Re: several messages about content sniffing in HTML from Geoffrey Sneddon on 2008-02-29 (public-html@w3.org from February 2008)

From: Geoffrey Sneddon <foolistbar@googlemail.com>
Date: Fri, 29 Feb 2008 16:43:42 +0000
To: Julian Reschke <julian.reschke@gmx.de>
Cc: James Graham <jg307@cam.ac.uk>, WHATWG List <whatwg@whatwg.org>, "public-html@w3.org WG" <public-html@w3.org>
Message-Id: <3F542C02-9888-43F2-A4BD-88A8865A19BE@googlemail.com>

On 29 Feb 2008, at 16:33, Julian Reschke wrote:

> Geoffrey Sneddon wrote:
>>>> It seems like the HTTP spec should define how to handle that, but  
>>>> the HTTP working group has indicated a desire to not specify  
>>>> error handling behaviour, so I guess it's up to us.
>>>> IE and Safari use the first one, Firefox and Opera use the last  
>>>> one. I guess we'll use the first one.
>>>
>>> Isn't the fact that FF and IE disagree here an indication that  
>>> this doesn't need to be specified?
>> Things aren't specified well enough until I can write an HTTP UA  
>> that can work in the real world (which, as someone dealing with  
>> feeds, I can tell you need without question support for content- 
>> type sniffing) from reading specifications without having to  
>> reverse-engineer anything.
>> ...
>
> Doesn't seem to apply to this case.
>
> A duplicate Content-Type header response indicates that the response  
> is invalid.

And guess what? Users don't like error messages. I want to know how to  
deal with it without having to look elsewhere (from the spec).
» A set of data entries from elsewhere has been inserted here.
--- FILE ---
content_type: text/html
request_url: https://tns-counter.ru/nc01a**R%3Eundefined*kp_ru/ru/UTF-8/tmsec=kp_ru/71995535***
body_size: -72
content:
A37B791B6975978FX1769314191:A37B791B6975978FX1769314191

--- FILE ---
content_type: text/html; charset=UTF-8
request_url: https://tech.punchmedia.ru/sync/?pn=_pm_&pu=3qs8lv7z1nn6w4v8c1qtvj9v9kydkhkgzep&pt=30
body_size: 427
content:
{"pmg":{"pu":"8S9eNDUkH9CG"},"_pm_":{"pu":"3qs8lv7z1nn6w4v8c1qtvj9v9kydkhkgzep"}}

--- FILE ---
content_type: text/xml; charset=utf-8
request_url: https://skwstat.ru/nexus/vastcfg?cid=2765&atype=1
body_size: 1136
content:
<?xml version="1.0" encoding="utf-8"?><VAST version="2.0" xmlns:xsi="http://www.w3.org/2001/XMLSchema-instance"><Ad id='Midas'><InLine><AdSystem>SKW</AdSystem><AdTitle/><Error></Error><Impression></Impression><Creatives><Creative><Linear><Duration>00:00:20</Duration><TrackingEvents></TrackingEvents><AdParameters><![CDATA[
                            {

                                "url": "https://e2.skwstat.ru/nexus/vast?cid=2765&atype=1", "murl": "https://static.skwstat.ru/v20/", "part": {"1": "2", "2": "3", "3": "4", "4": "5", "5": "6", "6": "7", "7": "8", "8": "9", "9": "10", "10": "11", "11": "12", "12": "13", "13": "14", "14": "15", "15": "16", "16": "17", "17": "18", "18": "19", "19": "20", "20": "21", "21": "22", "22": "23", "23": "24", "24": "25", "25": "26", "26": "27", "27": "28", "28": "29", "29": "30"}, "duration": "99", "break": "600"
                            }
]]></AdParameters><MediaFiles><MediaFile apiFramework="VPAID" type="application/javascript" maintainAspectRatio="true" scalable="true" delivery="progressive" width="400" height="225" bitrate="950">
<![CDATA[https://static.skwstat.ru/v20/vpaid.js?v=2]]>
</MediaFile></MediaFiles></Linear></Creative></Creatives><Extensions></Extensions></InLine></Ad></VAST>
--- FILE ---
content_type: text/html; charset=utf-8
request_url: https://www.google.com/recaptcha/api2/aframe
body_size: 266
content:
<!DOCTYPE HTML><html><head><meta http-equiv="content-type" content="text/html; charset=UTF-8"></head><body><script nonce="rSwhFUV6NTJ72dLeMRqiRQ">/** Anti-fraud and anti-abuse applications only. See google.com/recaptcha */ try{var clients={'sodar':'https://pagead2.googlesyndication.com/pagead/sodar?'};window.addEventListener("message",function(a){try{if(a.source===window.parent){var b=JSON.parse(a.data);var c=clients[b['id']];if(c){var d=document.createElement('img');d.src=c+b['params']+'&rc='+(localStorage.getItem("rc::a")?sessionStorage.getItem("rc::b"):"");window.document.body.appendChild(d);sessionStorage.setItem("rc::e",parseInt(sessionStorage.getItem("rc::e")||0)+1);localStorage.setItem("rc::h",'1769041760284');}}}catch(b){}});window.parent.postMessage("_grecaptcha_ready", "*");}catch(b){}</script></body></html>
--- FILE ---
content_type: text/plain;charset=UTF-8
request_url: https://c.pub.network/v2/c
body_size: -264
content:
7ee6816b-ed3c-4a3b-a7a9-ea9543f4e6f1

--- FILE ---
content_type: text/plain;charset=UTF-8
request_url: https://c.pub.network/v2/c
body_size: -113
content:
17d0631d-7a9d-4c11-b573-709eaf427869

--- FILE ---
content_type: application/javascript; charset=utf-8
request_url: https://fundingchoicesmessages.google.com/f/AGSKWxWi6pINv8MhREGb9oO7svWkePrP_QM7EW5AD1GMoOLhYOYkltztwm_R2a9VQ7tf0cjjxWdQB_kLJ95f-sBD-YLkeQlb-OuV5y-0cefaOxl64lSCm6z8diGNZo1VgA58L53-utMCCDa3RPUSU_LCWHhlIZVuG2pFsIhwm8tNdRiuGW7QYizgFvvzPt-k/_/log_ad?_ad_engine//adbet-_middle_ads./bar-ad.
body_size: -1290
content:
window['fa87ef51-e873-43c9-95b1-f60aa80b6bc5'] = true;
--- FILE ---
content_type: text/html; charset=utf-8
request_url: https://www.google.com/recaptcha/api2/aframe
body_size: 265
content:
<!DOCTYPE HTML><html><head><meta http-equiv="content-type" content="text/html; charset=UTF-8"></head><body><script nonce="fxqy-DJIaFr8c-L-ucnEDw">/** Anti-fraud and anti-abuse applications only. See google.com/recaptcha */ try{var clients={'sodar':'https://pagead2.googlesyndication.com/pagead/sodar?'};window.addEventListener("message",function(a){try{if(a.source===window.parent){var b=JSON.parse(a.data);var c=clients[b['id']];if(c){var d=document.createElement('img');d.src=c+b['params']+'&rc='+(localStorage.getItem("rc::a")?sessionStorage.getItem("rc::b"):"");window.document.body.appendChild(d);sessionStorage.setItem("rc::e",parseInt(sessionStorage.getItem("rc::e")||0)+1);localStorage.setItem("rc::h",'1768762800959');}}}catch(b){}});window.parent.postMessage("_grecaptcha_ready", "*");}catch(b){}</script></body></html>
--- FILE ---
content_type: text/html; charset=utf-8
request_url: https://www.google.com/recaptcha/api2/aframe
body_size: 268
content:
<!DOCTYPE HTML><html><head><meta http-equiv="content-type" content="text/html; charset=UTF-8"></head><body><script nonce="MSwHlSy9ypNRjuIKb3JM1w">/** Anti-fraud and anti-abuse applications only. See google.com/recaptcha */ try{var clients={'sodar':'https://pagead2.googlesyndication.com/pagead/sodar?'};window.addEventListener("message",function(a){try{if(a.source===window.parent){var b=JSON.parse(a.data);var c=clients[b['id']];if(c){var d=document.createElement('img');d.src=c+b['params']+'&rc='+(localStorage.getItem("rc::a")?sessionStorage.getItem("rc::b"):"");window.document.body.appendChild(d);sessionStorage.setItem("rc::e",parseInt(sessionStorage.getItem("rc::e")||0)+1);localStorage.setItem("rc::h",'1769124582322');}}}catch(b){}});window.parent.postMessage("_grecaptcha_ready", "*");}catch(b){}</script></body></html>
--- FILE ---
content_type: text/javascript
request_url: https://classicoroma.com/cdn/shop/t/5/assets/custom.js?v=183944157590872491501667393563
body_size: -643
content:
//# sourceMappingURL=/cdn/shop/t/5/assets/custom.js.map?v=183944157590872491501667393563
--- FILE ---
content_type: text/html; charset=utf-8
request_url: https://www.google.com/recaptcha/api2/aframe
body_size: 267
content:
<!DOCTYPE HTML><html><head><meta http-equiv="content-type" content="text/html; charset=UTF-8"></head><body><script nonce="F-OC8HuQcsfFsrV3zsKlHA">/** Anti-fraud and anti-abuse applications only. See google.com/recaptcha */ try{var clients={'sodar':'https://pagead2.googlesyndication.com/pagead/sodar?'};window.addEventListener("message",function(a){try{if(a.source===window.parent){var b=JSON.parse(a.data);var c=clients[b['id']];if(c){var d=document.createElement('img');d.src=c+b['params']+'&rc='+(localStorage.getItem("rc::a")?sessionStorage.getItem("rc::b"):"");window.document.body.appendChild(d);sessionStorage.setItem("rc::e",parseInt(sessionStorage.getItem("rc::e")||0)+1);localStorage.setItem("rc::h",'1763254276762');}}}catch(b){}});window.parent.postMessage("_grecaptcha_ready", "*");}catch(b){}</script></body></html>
> Apparently, most browsers accept the response anyway, some of which  
> picking the first value, others the second. Both behaviors seem to  
> be acceptable to users.
>
> So there's nothing you *need* to reverse engineer in this case.

A page (<http://www.toledoblade.com/apps/pbcs.dll/section?Category=RSS01&mime=XML 
 >) that I came across recently had:

Content-Type: XML
Content-Type: text/XML

Using the first would break badly. I guess it seems to work because of  
content-type sniffing on an unknown (and invalid) header (or, as many  
feed readers do, totally ignoring it, with the exception of any  
charset parameter). Without content-type sniffing, that HTML 5 now  
allows, you need the last.

But as James says: how do I know that which behaviour I choose doesn't  
matter until I reverse engineer browsers to discover that?


--
Geoffrey Sneddon
<http://gsnedders.com/>

Received on Friday, 29 February 2008 16:44:09 UTC